DIRECTIVES:
**a.** In the review, who was the producer and director of the Midsummer Night's Dream production?
**b.** List every person named in the review.

SOURCE:
━━━━━━━━━━━━━━━━
By Michael Novak at Patheos.com on April 29, 2015

Last Sunday, April 26th, Ave Maria University’s Shakespeare troupe completed its 12-performance run of Midsummer Night’s Dream. I never liked this play, but producer and director Travis Curtright introduced a rapid change of mood and constant flow of appropriate contemporary music between scenes and acts, in a steady course of merriment. I have liked every Ave Maria Shakespeare production for the last five years, as I have written before; but this year’s may have been the best ever. It is wonderful to see young actors play characters their own age, with young innocence and wonderment.

Why did I like this production so? In the past individual stars have lifted the whole level up. But this year each member of the cast, from the noble but bewitched lovers to the “rude mechanicals” of Athens, played his or her part to perfection. I have never seen a more balanced production, a fuller cast (in fact, two casts, A and B) so full of talent, and also love for one another. One could tangibly feel them boost each other, and at each performance raise their level above its predecessor. I have never seen a cast grow so much, from top to bottom, as this troupe did.

Their opening night was a joy, but from there to the final two performances was a wondrous bound. The audience was laughing from the beginning to the end, and ever harder.

The conclusion of Midsummer Night’s Dream reminded me that graduation is now only a few days away, and gave me pause to reflect on my last six years at Ave.
━━━━━━━━━━━━━━━━
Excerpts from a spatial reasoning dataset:
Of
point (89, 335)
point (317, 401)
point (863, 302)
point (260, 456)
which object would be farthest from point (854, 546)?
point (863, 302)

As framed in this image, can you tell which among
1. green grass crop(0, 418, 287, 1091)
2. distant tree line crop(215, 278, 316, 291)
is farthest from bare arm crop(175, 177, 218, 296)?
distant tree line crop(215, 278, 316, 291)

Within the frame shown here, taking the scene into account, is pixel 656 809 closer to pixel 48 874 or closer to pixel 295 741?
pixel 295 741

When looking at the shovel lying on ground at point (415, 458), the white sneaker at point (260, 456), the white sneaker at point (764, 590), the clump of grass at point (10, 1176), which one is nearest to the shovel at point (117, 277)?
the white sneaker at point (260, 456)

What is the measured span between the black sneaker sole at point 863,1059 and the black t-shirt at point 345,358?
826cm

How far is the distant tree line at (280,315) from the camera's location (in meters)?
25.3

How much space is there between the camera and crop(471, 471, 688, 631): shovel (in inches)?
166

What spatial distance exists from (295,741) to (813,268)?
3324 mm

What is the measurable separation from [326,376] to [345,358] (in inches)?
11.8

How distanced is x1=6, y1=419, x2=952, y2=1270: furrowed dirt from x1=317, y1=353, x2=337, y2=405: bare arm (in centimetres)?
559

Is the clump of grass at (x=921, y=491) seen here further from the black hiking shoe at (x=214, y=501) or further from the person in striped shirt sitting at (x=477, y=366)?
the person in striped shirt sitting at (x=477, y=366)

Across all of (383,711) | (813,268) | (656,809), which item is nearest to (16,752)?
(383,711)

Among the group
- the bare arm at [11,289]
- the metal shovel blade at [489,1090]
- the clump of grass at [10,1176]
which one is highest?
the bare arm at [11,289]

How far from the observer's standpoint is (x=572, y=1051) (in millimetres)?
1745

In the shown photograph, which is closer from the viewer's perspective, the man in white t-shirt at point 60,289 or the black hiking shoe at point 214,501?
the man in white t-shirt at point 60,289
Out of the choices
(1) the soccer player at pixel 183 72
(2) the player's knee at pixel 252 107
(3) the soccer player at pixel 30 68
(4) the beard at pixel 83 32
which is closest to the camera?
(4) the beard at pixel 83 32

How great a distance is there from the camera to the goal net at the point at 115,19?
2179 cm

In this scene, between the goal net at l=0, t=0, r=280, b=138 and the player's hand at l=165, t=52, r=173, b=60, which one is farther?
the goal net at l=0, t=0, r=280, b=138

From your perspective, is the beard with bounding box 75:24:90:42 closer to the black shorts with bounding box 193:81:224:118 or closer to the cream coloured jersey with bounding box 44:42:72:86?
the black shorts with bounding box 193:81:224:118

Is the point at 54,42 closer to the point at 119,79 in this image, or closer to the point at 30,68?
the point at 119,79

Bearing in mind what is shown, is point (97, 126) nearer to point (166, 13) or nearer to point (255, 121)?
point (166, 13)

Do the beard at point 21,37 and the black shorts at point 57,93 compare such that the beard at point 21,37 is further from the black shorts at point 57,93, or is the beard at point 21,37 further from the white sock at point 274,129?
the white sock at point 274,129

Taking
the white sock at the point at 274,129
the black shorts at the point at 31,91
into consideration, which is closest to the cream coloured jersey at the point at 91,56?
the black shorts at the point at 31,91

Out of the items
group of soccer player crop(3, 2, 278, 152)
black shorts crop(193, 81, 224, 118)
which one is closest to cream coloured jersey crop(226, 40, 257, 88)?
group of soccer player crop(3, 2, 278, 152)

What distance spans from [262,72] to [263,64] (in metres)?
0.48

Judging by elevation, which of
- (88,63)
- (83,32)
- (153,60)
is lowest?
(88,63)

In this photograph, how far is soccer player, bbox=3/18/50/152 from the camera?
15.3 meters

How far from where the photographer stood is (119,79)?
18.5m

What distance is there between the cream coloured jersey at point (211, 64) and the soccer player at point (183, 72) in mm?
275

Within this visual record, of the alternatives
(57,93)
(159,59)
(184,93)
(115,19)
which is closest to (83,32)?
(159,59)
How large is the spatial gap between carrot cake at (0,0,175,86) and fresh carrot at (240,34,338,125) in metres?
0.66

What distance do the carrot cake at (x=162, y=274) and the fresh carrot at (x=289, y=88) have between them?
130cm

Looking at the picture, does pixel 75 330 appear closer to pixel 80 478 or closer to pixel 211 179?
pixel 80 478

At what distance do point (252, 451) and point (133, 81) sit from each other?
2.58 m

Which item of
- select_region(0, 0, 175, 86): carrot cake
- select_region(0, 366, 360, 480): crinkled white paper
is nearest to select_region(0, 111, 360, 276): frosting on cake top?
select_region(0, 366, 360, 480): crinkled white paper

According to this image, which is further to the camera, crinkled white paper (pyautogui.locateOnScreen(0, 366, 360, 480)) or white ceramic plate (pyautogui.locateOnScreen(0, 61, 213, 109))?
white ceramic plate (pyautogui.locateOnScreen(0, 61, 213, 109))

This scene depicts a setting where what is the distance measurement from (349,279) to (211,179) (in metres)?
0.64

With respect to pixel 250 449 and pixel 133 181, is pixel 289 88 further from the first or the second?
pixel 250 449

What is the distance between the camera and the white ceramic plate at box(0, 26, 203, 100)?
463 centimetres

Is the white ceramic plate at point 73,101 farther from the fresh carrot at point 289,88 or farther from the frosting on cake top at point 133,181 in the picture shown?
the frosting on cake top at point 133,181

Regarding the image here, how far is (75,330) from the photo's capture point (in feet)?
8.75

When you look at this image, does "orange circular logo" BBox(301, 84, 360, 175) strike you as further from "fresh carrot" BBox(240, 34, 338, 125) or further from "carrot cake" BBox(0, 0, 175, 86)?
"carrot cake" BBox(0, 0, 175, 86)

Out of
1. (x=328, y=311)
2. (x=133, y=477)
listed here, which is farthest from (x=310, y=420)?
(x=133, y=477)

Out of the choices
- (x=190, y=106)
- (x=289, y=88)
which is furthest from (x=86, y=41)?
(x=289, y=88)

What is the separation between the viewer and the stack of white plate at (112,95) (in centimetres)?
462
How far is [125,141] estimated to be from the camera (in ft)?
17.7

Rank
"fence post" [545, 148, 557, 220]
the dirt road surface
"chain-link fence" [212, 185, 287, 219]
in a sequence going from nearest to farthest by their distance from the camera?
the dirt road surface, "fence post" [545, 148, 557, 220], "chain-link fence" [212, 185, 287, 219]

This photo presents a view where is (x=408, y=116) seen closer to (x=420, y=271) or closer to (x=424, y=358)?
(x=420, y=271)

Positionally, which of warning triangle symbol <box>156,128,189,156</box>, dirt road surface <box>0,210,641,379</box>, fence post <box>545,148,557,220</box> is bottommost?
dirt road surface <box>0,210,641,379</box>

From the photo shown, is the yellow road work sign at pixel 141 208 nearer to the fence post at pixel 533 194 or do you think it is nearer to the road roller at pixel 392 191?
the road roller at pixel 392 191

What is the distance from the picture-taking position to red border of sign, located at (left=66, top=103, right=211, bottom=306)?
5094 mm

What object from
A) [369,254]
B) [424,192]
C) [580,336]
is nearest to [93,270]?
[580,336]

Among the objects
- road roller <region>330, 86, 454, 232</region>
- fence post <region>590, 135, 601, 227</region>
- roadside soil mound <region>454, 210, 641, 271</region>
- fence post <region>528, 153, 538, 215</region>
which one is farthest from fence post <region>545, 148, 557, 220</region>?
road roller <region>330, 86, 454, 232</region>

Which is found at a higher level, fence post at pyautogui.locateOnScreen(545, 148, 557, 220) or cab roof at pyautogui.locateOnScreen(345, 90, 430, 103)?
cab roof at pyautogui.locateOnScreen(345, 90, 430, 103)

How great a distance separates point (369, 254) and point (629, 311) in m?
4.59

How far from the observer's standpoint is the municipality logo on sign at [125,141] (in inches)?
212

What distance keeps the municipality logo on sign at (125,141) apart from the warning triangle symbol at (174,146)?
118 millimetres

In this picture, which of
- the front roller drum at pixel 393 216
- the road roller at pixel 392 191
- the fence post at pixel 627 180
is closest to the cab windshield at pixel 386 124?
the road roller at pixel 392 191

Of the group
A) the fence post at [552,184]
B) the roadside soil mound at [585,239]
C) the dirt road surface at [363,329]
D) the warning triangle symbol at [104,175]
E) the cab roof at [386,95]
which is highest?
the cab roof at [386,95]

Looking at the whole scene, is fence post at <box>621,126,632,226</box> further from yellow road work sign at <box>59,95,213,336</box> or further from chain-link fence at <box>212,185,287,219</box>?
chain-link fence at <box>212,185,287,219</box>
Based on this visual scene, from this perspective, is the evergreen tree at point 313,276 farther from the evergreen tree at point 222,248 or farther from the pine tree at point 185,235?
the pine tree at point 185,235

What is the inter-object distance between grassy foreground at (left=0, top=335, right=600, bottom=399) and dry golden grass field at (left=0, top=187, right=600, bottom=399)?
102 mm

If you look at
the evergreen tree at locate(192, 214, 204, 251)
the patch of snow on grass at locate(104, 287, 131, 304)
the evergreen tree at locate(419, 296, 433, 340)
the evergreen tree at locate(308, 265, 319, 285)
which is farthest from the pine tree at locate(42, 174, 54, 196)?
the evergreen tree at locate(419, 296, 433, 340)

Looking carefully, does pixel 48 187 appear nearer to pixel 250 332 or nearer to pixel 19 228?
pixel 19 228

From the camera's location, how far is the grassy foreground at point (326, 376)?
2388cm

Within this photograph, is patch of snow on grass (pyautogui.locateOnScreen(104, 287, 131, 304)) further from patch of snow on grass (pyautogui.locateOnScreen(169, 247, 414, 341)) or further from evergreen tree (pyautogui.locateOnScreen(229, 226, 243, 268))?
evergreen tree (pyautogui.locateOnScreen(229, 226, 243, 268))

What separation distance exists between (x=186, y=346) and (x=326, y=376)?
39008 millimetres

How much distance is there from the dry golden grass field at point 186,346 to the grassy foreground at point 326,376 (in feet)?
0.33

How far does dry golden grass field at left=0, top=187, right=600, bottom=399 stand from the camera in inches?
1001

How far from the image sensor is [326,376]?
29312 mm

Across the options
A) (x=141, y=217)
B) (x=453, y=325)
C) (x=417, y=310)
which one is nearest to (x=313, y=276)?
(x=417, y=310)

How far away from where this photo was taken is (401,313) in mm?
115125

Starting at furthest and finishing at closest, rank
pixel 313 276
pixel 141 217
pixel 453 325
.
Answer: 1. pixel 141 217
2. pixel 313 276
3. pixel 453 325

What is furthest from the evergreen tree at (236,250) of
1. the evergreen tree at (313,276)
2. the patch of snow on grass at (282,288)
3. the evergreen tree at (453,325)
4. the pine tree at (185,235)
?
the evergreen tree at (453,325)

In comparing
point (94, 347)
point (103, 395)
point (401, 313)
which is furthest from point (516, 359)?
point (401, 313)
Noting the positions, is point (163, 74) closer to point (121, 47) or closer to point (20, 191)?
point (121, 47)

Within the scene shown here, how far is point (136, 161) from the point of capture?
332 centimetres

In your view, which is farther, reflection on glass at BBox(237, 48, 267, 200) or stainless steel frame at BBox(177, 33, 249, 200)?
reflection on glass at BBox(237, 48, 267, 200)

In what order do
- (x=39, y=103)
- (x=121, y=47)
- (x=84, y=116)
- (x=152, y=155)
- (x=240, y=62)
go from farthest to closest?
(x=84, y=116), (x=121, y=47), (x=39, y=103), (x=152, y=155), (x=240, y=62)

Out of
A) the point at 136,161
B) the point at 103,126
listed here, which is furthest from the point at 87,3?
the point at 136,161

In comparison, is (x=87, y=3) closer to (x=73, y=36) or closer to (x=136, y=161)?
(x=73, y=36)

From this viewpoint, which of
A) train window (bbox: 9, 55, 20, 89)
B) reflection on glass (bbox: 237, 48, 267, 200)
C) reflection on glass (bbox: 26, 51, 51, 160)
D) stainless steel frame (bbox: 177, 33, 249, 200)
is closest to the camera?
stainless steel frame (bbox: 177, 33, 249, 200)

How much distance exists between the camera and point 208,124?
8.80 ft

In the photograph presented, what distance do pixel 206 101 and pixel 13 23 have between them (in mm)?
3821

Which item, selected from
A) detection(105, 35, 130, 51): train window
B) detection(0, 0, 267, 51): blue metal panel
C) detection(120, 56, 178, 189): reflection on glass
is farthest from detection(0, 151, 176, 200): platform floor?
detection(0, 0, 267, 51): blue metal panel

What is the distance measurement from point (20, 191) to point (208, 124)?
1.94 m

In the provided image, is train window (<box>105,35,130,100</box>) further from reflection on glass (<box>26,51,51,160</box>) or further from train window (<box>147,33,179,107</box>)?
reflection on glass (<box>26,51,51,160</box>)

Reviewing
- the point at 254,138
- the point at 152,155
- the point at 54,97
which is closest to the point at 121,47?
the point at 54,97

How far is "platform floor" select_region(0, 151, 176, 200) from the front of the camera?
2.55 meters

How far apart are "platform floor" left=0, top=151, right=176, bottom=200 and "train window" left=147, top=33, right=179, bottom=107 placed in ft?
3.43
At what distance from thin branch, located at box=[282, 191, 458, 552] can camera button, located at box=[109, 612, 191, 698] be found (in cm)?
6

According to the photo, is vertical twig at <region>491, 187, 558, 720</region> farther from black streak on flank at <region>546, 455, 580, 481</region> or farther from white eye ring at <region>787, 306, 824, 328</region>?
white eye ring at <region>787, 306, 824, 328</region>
━━━━━━━━━━━━━━━━
SOLUTIONS FOR EACH TASK:
**a.** Travis Curtright

**b.** Michael Novak, Travis Curtright, Shakespeare